Count the lines below that contain the string "blurred" with matching case, and reply with the number alone.

## Entries supplied
* * * * * * * * *
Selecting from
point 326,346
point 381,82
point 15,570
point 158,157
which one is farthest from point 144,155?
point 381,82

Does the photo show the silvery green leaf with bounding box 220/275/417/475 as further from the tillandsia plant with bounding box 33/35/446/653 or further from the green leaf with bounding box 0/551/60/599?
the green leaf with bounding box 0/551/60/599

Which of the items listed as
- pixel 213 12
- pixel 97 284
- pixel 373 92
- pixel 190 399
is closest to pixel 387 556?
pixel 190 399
* * * * * * * * *
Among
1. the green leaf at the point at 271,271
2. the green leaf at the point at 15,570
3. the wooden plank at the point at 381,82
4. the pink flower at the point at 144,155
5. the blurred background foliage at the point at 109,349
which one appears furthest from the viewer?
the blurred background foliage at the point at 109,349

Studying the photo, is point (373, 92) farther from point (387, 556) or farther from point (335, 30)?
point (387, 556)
* * * * * * * * *
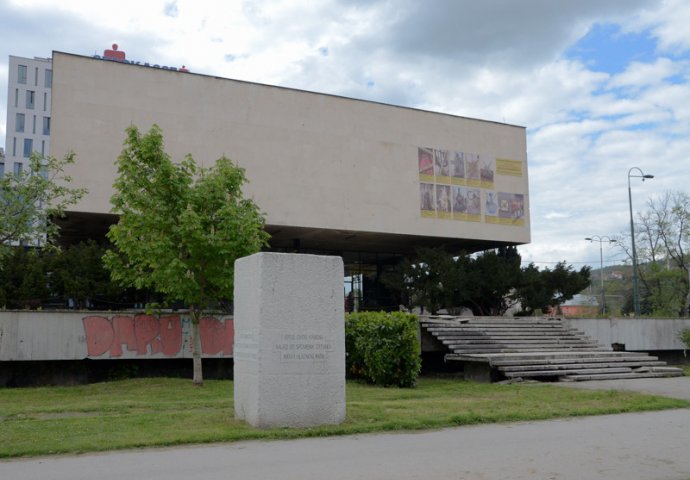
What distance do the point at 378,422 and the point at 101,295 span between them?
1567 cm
* * * * * * * * *
## Solution for this problem
2